Exercise input:
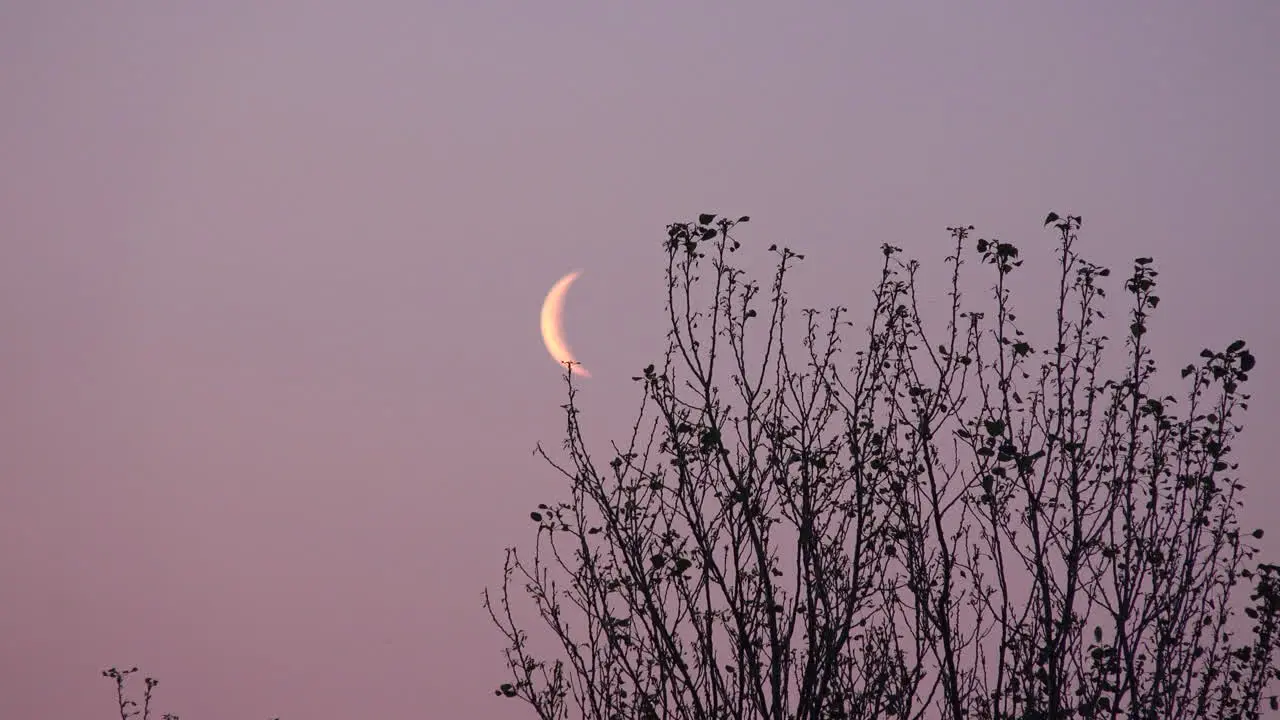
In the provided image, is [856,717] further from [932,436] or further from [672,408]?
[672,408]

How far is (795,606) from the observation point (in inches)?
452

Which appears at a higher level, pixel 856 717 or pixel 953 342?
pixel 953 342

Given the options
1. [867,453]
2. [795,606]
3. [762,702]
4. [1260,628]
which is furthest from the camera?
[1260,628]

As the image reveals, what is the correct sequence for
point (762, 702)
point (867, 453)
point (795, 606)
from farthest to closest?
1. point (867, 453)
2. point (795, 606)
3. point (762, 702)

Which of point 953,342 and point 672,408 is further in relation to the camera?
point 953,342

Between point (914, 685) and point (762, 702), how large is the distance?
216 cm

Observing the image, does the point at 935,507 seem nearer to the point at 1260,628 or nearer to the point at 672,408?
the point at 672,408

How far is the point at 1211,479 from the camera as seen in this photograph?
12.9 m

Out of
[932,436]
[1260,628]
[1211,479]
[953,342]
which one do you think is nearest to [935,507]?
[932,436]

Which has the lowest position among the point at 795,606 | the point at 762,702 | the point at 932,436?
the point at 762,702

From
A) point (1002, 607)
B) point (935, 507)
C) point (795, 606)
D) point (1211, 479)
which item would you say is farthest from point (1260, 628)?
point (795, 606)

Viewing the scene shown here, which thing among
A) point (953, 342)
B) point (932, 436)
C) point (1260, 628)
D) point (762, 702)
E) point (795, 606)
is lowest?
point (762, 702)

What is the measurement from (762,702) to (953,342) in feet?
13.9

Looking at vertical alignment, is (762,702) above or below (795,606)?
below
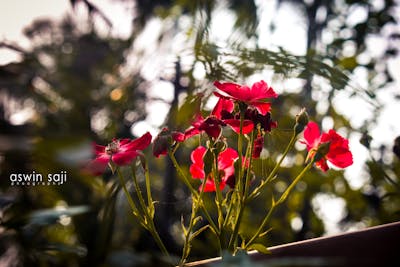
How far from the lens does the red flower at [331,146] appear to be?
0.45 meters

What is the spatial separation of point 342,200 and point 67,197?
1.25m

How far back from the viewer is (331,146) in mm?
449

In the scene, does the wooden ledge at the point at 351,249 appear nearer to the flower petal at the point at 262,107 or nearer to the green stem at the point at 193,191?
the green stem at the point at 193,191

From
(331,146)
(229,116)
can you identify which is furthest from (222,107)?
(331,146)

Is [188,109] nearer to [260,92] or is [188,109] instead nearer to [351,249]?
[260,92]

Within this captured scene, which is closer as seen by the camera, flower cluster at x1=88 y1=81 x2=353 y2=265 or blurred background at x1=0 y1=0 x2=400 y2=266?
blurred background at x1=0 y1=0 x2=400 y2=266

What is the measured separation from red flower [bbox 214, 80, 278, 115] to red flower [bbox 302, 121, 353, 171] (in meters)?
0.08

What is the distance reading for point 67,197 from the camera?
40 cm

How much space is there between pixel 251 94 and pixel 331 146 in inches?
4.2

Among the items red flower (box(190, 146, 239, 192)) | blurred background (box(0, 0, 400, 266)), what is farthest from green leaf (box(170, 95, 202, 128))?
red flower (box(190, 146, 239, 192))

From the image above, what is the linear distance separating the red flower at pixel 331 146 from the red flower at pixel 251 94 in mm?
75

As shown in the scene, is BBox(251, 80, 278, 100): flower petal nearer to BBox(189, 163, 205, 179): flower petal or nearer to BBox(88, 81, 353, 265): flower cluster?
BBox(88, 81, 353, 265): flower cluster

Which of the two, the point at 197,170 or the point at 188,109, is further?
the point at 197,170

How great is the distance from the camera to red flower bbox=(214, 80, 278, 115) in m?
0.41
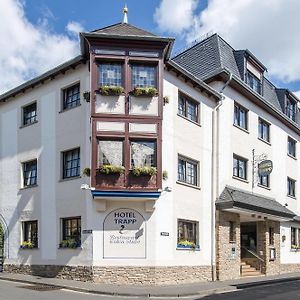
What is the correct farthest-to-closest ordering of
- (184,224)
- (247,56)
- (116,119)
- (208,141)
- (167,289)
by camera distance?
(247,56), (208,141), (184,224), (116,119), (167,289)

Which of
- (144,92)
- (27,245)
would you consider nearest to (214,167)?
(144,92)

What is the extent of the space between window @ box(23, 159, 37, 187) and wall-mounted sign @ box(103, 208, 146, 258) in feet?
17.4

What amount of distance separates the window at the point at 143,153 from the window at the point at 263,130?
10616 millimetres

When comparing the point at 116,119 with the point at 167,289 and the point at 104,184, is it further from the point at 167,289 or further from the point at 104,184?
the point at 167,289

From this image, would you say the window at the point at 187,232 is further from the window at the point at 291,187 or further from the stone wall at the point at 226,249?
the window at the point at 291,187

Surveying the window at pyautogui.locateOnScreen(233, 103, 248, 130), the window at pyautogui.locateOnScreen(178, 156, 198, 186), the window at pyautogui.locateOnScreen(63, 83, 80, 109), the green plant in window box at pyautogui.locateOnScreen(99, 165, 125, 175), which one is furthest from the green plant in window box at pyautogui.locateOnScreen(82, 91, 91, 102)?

Exercise instructions:
Repeat the lines from the one containing "What amount of" through the end of the listing, exactly and without any other lines; both ends are included.

Result for this task:
What amount of distance separates the window at the point at 143,153 from the window at the point at 263,130?
10616 millimetres

When comparing the point at 116,119 with the point at 167,289 and the point at 104,184, is it further from the point at 167,289 or further from the point at 104,184?
the point at 167,289

From this image, would you say the window at the point at 187,232 is further from the window at the point at 291,187 or further from the stone wall at the point at 226,249?
the window at the point at 291,187

Surveying the window at pyautogui.locateOnScreen(233, 103, 248, 130), the window at pyautogui.locateOnScreen(178, 156, 198, 186), the window at pyautogui.locateOnScreen(63, 83, 80, 109), the green plant in window box at pyautogui.locateOnScreen(99, 165, 125, 175), which one is furthest from the green plant in window box at pyautogui.locateOnScreen(82, 91, 91, 102)?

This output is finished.